▸ The tasks:
1 > Update the sutta excerpt from "[202] [268]" up to and including "and the high.", replacing "pleasaunce" with "park".
2 > Do these statements agree with the sutta excerpt? (a) Subha Todeyya-putta is described as a young brahmin. (b) The Lord was staying at Rājagaha. (c) Subha said he understood the Lord's brief reply without further explanation. For each, answer yes or no and quote the deciding words.
+++ Source
Sometime Governor of Ceylon

London
Humphrey Milford
Oxford University Press
1927
Public Domain

Sutta 135

Cūḷa Kamma-Vibhaŋga Suttaɱ

Our Heritage from Our Past I

 


[202] [268]

[1][pts][than][nymo][ntbb][olds][upal] THUS have I heard:

Once when the Lord was staying at Sāvatthī in Jeta's grove in Anāthapiṇḍika's pleasaunce,
the young brahmin Subha Todeyya-putta came to the Lord
and, seating himself to one side after greetings,
asked why and wherefore it was
that among human beings
there are the low and the high.

For, said he, we find in mankind
those of brief life and those of long life,
the hale and the ailing,
the good-looking and the ill-looking,
the poor and the rich,
the low and the high,
the ignorant and [203] the well informed.

Why and wherefore is it
that among human beings
there are high and low?

Their deeds are their possessions and heritage,
their parent,
their kindred
and their refuge.

It is their deeds
which divide people into high and low.

I do not follow this terse utterance of yours,
Gotama, [269] without the addition of an elucidating exposition,
which I should be glad to receive.

Inviting and receiving the young brahmin's attention
the Lord spoke as follows: -

Take the case of anyone - man or woman -
who slays,
is cruel,
dyes hands in blood,
is always killing and wounding,
never showing mercy to any living creature. -

Such deeds,
if persisted in of deliberate choice,
either bring that person
at the body's dissolution after death
to misery and woe or to purgatory;
or, if his rebirth is again among mankind,
then brief life is here his portion
in whatever station he is bom into. -

Such murderous courses
tend to brief life here.
++++++
+++ Extracted entries
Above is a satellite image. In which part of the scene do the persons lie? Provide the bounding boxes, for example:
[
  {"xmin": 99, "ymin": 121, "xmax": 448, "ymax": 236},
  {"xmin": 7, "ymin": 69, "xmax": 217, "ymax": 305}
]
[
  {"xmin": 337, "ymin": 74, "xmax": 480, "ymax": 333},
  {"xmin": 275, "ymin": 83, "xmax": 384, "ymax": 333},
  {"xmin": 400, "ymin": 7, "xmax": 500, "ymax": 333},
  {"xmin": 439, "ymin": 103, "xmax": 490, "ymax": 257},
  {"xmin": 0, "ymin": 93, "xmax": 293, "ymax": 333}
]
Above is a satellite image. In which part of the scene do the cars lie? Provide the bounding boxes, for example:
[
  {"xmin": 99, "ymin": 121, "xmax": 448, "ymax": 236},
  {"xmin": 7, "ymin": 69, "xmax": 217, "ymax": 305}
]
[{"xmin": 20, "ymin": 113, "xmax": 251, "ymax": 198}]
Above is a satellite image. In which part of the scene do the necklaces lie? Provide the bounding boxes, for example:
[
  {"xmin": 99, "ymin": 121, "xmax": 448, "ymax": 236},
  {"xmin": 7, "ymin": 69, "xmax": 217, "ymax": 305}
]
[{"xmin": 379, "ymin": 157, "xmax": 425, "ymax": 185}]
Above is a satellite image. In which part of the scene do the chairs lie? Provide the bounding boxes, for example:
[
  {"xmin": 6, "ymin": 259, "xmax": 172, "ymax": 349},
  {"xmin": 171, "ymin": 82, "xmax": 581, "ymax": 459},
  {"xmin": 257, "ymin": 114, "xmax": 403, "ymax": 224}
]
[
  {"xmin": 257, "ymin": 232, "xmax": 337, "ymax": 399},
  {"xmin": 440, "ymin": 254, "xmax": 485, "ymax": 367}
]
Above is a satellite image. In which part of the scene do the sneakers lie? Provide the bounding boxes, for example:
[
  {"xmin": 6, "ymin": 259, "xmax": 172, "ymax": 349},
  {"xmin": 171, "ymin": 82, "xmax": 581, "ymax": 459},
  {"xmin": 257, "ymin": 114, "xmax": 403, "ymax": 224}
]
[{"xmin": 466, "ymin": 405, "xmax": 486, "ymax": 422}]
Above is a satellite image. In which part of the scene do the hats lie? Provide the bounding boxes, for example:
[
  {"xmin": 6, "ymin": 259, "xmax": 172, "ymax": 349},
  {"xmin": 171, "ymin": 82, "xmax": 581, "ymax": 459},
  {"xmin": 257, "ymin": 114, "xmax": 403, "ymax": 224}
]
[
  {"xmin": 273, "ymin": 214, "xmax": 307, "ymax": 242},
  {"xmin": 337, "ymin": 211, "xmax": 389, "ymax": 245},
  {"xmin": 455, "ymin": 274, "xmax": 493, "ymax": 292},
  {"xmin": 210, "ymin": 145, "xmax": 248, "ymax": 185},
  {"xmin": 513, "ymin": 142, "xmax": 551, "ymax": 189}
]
++++++
▸ Solutions:
1 >
[202] [268]

[1][pts][than][nymo][ntbb][olds][upal] THUS have I heard:

Once when the Lord was staying at Sāvatthī in Jeta's grove in Anāthapiṇḍika's park,
the young brahmin Subha Todeyya-putta came to the Lord
and, seating himself to one side after greetings,
asked why and wherefore it was
that among human beings
there are the low and the high.

2 >
(a) Yes: "the young brahmin Subha Todeyya-putta came to the Lord"
(b) No: "the Lord was staying at Sāvatthī in Jeta's grove"
(c) No: "I do not follow this terse utterance of yours"